Langfristige Planung nötig

Man müsse sehr genau hinsehen, wie der Übergang in einen einheitlichen Ver­sicherungs­markt gestaltet werden könne, sagte der Chef der Techniker Krankenkasse (TK), Jens Baas. Er riet der Politik einen möglichen Übergang sorgfältig zu planen und nicht in Aktionismus zu verfallen. Nach seiner Einschätzung ist die PKV in ihrer heutigen Form nicht überlebensfähig. „Früher oder später müssen wir den Weg in einen einheitlichen Versicherungsmarkt finden“, so Baas.

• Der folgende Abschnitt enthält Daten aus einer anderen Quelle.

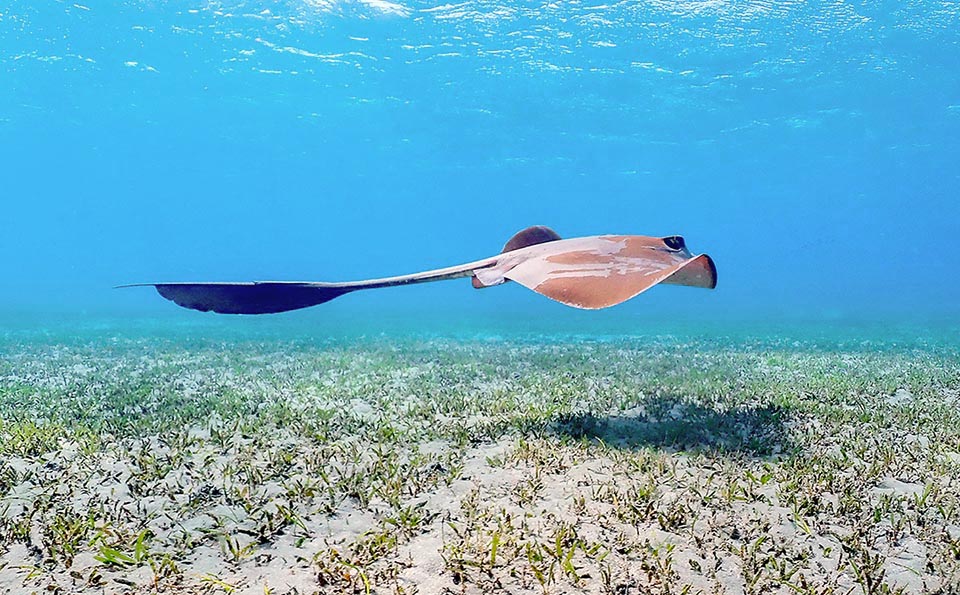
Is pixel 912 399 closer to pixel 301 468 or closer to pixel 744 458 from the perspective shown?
pixel 744 458

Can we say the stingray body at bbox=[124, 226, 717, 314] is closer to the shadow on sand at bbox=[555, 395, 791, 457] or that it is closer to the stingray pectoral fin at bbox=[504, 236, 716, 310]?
the stingray pectoral fin at bbox=[504, 236, 716, 310]

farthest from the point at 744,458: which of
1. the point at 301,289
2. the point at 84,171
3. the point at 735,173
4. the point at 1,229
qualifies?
the point at 1,229

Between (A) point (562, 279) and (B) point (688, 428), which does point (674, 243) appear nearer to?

Gesetzlich Versicherte könnten bei einem solchen Übergang dann besonders belastet werden, „wenn teure Versicherte aus der PKV wieder in die Solidargemeinschaft integriert werden, nachdem sie sich in jungen Jahren dem System entzogen haben“. Bei einer freiwilligen Wechseloption würden wohl zu allererst diejenigen in die GKV kommen, die im Alter ihre exorbitanten Versicherungsprämien nicht mehr stemmen könnten oder hohe Risikozuschläge zahlen müssten, weil sie krank sind.

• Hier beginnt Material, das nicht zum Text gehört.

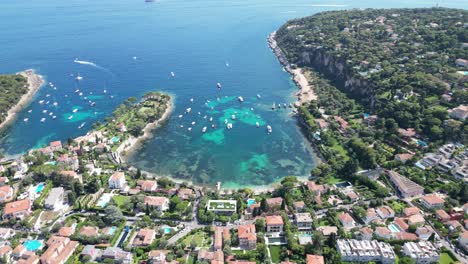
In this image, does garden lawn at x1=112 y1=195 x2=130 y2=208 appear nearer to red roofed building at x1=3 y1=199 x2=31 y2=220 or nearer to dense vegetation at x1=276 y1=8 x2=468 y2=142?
red roofed building at x1=3 y1=199 x2=31 y2=220

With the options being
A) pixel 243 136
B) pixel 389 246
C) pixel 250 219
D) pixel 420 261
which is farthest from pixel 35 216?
pixel 420 261

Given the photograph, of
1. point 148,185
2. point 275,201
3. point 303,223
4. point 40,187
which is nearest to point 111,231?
point 148,185

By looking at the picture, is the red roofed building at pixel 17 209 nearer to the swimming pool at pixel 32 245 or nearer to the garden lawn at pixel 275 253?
the swimming pool at pixel 32 245

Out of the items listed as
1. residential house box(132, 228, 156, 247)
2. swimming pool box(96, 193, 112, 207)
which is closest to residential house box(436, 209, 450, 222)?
residential house box(132, 228, 156, 247)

Baas kritisierte, dass es unzählige unterschiedliche Modellrechnungen für eine Bürgerversicherung gebe. Ein einheitlicher Versicherungsmarkt kann nach seiner Einschätzung für den Staat in den ersten Jahren durchaus teurer werden. Langfristig sei jedoch mit einer deutlichen Entlastung zu rechnen. Aber: „Hausnummern in die Welt zu stellen, kann eine sachliche Debatte eines derart komplexen Themas eher erschweren.“

Pfeiffer zeigte sich indessen verärgert, dass die Leistungen der gesetzlichen Kranken­versicherung gegenüber der privaten schlecht geredet würden. „Ob es eine Bürger­versicherung gibt oder nicht, wird die Politik entscheiden. Ich finde es allerdings ärgerlich, dass es immer wieder heißt, die Versorgung in der gesetzlichen Kranken­versicherung sei angeblich schlechter und deshalb beispielsweise Beamten nicht zuzumuten.“

Bürgerversicherung löst keine Probleme

Der Vorsitzende des Beamtenbundes (dbb), Ulrich Silberbach, erklärte hingegen, das Einheitsversicherungsmodell der SPD löse weder die finanziellen oder strukturellen Probleme der GKV, noch sorge es für mehr Gerechtigkeit. Im Gegenteil, mangels Konkurrenz und Quersubventionierung werden am Ende alle gesetzlich Versicherten schlechter versorgt sein als heute und die, die es sich leisten können, werden sich qualitativ hochwertige ärztlich Versorgung auf dem „Markt“ dazu kaufen.

Ähnlich hatten sich bereits Ärzteverbände zur Bürgerversicherung geäußert. Sie lehnen die Bürgerversicherung vehement ab.